“To begin with, he got me fired. It was a thing I took my chances of and wouldn’t have blamed him for; but I reckon now your father’s cement wasn’t all he was after. He wanted a pull on me.”
“I haven’t got that quite clear, but I’m an American and could do things he couldn’t, without being suspected.”
“Go on,” said Jake, in a thoughtful tone.
“Well, for a clever man, he made a very poor defense when your partner spotted his game; seemed to say if they reckoned he’d been stealing, he’d let it go at that. Then, when he’d got me and found I wasn’t the man he wanted, he turned me down. Left me to live with breeds and niggers!”
“What do you mean by your not being the man he wanted?”
Payne smiled in a deprecatory way. “I allow that I was willing to make a few dollars on the cement, but working against white men in a dago plot is a different thing.”
“Then there is a plot?”
“Well,” said Payne quietly, “I don’t know much about it, but something’s going on.”

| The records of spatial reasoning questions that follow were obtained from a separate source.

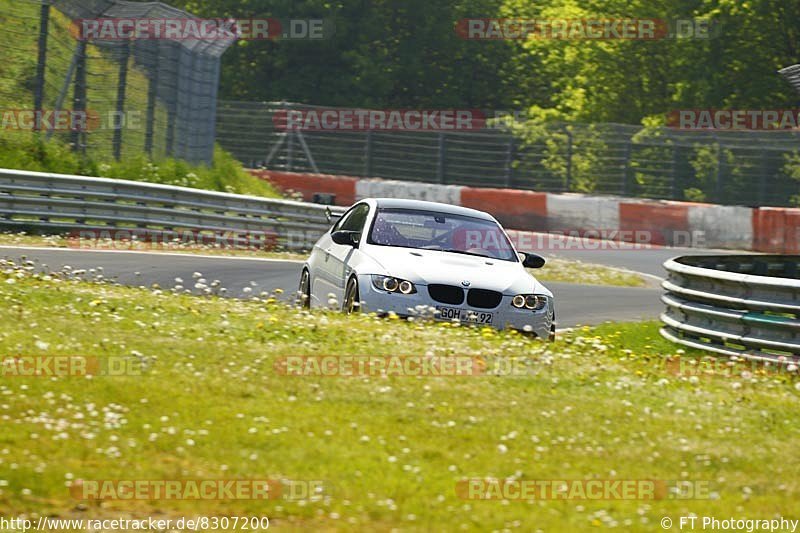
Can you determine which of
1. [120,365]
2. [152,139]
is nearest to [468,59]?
[152,139]

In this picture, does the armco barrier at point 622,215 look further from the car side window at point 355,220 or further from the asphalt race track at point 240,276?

Jake lighted a cigarette while he pondered. He was not surprised that Payne should talk to him with confidential familiarity, because the situation warranted it, and the American workman is not, as a rule, deferential to his employer. The fellow might be mistaken, but he believed that Oliva had schemed to get him into his power and work upon his wish for revenge. Jake could understand Oliva’s error. Payne’s moral code was rudimentary, but he had some racial pride and would not act like a treacherous renegade.